Наклонившись, Дана собирала и подавала ему листы, испытывая больше разочарование, чем интерес, а чем же кончится дело.
Мужик оказался душным занудой.
— Вот это сюда… нет, не так… сейчас… порядок должен быть, — человек поправил на носу очки с чувством собственного превосходства посмотрел на Дану. — Да, это сюда, здесь у меня таблицы…
Дана пожала плечами и покорно подержала двумя руками пять разных пачек листов. У них в офисе такая многорукость входила в «умение работать с документацией».
— Вы, если не секрет, кем работаете? — спросил странный мужик, когда листы были аккуратно разложены по своим пачкам, что в темноте представляло из себя нетривиальную задачу.
— В бухгалтерии, — вздохнула Дана. — Но вообще у меня более широкое образование. — Я финансист.
— Удивительно! — то ли огорчился, то ли обрадовался человек. — Тут — он указал на одну из пачек — как раз вариант контракта с делопроизводителем небольшого предприя… небольшой организации. Меня попросили найти такового, но пока мои поиски не увенчались успехом. Мало кто хочет уезжать из дома, поэтому на объявление пока что мало откликов. А те, кто откликается, нас не устраивают. Абсолютно профессионально непригодны.
Он снова поправил очки и свысока посмотрел на девушку.
— Вы бы нам, наверно, подошли. Не желаете? Официальное оформление, с трудовой книжкой. Только с проживанием.
— Не бордель? — хмыкнула Дана.
Человек явно обиделся.
— Не бордель. Если не верите, можете с полицией приехать. Или с родственниками. У нас в поселке не то, что борделя нет, даже служебные романы… того… не приветствуются. Так как противоречат корпоративной этике. Но есть, конечно.
Дана заинтересовалась. Никаких других событий возле сияющего ларька явно не намечалось, а тут вдруг такие перспективы. Романов нет, надо же.
— А что зарплата большая? — спросила она.

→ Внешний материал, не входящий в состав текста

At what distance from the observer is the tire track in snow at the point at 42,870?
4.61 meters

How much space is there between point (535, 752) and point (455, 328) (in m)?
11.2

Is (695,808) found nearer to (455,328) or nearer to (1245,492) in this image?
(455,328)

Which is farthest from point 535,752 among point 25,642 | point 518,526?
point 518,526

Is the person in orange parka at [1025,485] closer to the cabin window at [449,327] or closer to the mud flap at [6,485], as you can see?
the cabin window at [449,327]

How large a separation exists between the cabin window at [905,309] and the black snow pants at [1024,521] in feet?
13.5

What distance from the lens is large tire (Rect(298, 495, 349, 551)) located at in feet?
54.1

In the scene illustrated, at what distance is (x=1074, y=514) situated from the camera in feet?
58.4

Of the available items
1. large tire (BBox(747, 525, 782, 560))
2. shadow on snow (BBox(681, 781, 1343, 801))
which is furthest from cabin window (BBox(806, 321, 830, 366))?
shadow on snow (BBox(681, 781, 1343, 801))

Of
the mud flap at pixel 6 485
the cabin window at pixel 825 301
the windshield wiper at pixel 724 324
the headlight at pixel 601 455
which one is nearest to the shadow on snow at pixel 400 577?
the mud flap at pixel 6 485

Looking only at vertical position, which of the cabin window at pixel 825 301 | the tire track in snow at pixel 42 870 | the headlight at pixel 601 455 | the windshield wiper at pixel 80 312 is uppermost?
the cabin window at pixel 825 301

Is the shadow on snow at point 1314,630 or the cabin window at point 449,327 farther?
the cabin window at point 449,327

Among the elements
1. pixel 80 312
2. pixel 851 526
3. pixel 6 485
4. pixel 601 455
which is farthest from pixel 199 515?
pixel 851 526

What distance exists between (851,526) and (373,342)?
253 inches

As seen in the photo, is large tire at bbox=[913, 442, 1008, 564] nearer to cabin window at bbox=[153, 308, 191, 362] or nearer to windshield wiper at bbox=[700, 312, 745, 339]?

…Прошло минут сорок, а Дана с Альбертом Поршаковым — так он представился — все вникали в условия, контракты и обговаривали поправки в договорах. Рекрутер Даны, как она и предполагала, был буквоедом. Он зачитывал пункты контракта, путался, указывал на сноски и непрерывно поправлял очки, съезжающие с потного носа.
Утомившись, Дана обещала подумать, а Альберт распрощался, переслав ей на мобильный телефон номер еще одного рекрутера.
Глава 3. База «Солнечное»
Распечатав ориентир на листе А4, Марина пробиралась по заброшкам и читала надписи, светя фонариком на стены гаражей.
Чего там только не было!
Общество «Сторож», вступайте в наши ряды. Стелс. Ястис. Алекс. Телефоны и адреса каналов наркодиллеров. Надписи про кто кого любит. Неприличные рисунки. Приличные, и даже весьма приличные с художественной точки зрения рисунки. Милый котенок. Лиса в кепке. Неведомые персонажи. Арматура, торчащая из земли. Битый кирпич, поросший полынью. Двуногий стол, увенчанный банкой с окурками. Граненый стакан целый, в том смысле, что не разбитый. Ветер, шевелящий бурьян. Влекомая графическим сюжетом с мухоморами, продолжавшимся на две стены, Марина завернула угол и некоторое время, неудобно стоя на шатающемся куске силикатного кирпича, рассматривала, чем там у грибов дело кончилось. А кончилось оно какими-то буквами. Сравнила с листком. Не то.
Вздохнув, огляделась и заметила у стены напротив, между семейкой синих поганок и масонским символом словно бы торчала тонкая бетонная свая. Пригляделась; не свая. Выходило, что в нескольких шагах от нее неподвижно, словно неживой, стоял высокий военный во всем белом. Белые брюки, белый военный китель, белая фуражка. Китель сидел неплохо, но явно некогда был с чужого плеча; хотя до нынешнего дня его, судя по виду, носили долго.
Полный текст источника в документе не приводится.